WASHINGTON, D.C.—The Nuclear Energy Institute today announced the industry’s unanimous approval of an initiative to procure additional on-site portable equipment that will be available to help ensure that every commercial nuclear energy facility can respond safely to extreme events, no matter what the cause.
Companies that operate America’s nuclear energy facilities already have acquired or ordered more than 300 pieces of major equipment to supplement layer upon layer of safety at the nation’s commercial reactors. The initiative commits every company operating a nuclear energy facility to order or enter into contract for a plant-specific list of emergency equipment by March 31.
The equipment ranges from diesel-driven pumps and electric generators to ventilation fans, hoses, fittings, cables and communications gear. It also includes support materials for emergency responders, including food, water and other supplies.
The equipment will supplement emergency equipment acquired by the industry in recent months and after the 9/11 terrorist attacks to help facilities safely respond to large fires and explosions. The new equipment will be stored at diverse locations and protected to ensure that it can be used if other systems that comprise a facility’s multi-layered safety strategy are compromised.
“The additional portable equipment will provide power and water to maintain three key safety functions in the absence of AC power and heat transfer capability from permanently installed safety systems,” said Tony Pietrangelo, NEI’s senior vice president and chief nuclear officer. “The three functions are reactor core cooling, used fuel pool cooling and containment integrity.”
The procurement initiative reflects the industry’s commitment to implement the “FLEX” strategy that it proposed to the U.S. Nuclear Regulatory Commission to begin incorporating lessons learned from Japan’s Fukushima Daiichi accident as quickly as possible, Pietrangelo said. This “flexible and diverse” strategy has been well received by the NRC in recognition that it provides early tangible safety benefits while other regulatory issues are being assessed and resolved, he said.

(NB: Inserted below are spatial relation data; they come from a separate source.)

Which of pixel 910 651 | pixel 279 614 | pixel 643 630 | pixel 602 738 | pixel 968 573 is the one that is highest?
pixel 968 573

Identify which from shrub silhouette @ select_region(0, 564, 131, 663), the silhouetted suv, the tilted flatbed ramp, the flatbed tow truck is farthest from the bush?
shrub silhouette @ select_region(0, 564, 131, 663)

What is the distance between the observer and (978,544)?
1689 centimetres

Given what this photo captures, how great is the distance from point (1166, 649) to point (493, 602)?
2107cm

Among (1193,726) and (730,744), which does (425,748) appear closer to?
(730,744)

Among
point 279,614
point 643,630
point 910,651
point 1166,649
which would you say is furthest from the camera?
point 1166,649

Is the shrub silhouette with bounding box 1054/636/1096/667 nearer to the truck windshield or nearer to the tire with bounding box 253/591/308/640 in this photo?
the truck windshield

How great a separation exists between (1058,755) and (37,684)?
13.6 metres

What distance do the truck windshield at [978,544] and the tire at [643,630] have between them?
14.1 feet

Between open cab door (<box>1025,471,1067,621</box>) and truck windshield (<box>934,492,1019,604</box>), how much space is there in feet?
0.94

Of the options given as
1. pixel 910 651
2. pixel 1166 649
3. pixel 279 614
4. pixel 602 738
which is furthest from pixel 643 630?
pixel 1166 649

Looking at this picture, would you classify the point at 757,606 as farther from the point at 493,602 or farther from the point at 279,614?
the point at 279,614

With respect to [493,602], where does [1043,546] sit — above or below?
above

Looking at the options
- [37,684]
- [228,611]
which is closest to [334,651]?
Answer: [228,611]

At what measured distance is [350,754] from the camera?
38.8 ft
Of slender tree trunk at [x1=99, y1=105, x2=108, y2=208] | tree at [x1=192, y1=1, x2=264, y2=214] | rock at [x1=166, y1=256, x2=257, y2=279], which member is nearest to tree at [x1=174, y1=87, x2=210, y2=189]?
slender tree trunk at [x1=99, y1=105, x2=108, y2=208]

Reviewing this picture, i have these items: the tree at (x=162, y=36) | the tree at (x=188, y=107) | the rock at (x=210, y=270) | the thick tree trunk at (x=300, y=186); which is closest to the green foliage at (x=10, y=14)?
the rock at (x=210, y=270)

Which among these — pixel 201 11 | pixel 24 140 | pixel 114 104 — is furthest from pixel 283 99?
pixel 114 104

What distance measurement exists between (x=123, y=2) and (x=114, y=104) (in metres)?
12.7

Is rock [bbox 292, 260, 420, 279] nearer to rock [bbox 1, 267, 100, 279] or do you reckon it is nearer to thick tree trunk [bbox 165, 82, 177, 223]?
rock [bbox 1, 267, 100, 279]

“The majority of the on-site equipment identified will support safety systems engineered into the reactor designs or other equipment already added to provide additional backup to those systems. Some items—a high-pressure pump and larger power supplies, for example—will need more detailed, plant-specific engineering analysis that will be completed later this year,” Pietrangelo said.
Nuclear energy facilities operating in 31 states supply electricity to one of every five U.S. homes and businesses.